## SHORT EXERCISE
Write the next portion of the passage on people as excuse machines, continuing from its final sentence.

## ARTICLE
**********
The Truth About UsExemplo
We Are Excuse Machines
“Our in-house press secretary automatically justifies everything,” writes the brilliant social psychologist Jonathan Haidt. “If you want to see post-hoc reasoning in action, just watch the press secretary of a president or a prime minister take questions from reporters.”
No matter how ridiculous any given decision by any given administration is, an articulate someone will trot out to defend it. It’s an exhausting and thankless job, but we all sign up for it on our own behalf. We have to be in defend-and-convince-ourselves mode 24/7.
I work in radio, and I’ve mastered this excuse thing. I’ve done it with ratings. Before the ratings even come in, I’m all set: If they show me in first, it’s because I worked really hard. If I’m in last, well, that’s because ratings are dumb. Plus the sample size is too small. And that other station is giving away a car. I can’t compete with that. The other station has thirty-seven people on their zany “morning zoo” show. How can I compete with a thirty-seven-person zany morning zoo team? I DON’T EVEN KNOW HOW TO BE A ZANY ZOO.
**********
## ENTRIES SHOWN
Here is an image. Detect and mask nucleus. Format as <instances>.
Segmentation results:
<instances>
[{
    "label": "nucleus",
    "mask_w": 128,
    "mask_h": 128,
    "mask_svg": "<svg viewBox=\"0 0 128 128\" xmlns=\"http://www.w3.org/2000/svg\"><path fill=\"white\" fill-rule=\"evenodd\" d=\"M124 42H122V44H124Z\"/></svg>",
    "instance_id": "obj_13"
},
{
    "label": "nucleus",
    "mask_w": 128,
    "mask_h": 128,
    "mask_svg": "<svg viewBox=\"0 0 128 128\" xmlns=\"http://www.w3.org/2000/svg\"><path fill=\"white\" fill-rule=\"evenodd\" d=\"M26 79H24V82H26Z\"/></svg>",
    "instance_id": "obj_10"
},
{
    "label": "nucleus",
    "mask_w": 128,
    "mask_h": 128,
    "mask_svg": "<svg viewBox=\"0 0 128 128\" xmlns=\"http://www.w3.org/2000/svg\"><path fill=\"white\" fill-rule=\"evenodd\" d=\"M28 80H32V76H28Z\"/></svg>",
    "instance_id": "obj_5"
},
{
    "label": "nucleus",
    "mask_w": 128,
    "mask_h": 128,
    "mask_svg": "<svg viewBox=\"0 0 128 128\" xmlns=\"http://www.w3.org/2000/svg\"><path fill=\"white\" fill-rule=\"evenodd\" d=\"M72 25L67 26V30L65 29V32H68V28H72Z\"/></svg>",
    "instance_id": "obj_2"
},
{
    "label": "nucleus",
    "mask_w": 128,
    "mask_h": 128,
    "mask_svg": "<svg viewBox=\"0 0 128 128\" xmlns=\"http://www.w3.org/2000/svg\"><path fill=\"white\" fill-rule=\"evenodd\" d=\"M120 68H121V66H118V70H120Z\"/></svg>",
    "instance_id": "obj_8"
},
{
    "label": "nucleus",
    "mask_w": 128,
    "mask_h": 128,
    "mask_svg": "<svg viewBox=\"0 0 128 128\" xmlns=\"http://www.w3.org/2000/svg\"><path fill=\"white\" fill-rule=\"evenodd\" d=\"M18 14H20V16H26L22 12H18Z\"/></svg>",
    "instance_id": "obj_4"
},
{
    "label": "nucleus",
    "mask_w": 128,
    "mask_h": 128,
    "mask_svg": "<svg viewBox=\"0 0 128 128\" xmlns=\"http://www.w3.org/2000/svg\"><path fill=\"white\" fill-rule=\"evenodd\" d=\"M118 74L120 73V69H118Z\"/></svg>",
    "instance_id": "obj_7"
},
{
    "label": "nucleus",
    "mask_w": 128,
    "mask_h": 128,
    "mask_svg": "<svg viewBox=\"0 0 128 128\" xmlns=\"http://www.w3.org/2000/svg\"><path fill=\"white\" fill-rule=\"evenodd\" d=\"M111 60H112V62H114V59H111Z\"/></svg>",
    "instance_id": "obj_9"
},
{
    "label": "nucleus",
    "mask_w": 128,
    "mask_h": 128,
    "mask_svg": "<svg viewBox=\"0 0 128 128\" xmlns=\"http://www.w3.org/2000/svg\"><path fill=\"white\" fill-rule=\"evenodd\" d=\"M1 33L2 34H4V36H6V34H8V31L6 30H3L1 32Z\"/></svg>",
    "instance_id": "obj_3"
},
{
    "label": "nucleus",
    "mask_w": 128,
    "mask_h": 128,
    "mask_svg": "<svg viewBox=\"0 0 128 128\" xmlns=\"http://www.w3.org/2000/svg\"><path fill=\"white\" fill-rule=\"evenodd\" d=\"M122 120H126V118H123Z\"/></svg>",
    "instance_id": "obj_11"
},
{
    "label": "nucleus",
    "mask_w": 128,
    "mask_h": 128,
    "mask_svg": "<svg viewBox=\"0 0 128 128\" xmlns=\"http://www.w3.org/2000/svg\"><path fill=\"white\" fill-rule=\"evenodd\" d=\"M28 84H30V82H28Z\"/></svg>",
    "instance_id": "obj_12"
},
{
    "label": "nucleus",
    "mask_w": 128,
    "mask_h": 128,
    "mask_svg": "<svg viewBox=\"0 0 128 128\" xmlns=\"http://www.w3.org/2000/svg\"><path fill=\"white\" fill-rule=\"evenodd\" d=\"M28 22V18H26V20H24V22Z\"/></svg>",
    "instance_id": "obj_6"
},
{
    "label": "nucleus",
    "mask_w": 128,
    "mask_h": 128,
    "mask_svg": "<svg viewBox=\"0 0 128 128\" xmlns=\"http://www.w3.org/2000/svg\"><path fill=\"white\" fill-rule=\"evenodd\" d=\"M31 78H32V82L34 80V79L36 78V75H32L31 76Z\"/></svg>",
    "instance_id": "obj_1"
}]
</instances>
**********
## FINAL RESULT
What a waste of time. If I clear this protect-my-rightness narrative from my agenda, maybe I’ll have more energy and brain space for other things. Important things. Like writing devotionals with sentence fragments. Like this one.
We really can be free. We don’t have to do this excuse making. We don’t have to employ a full-time, internal PR spokesperson. We don’t have to defend ourselves against the truth about us.
“Come to me, all you who are weary and burdened, and I will give you rest,” Jesus says (Matthew 11:28). Perhaps that rest involves being able to stop all this machinery in its tracks. By admitting how we can fool ourselves, by admitting we’re addicted to our own rightness, by rethinking how we approach life, we may just also find this oft-elusive “peace” He spoke of.
No more justifying, no more constant rationalization. This is the beauty of actually saying, “I am not a good person.”
What’s it costing you to defend yourself with excuses?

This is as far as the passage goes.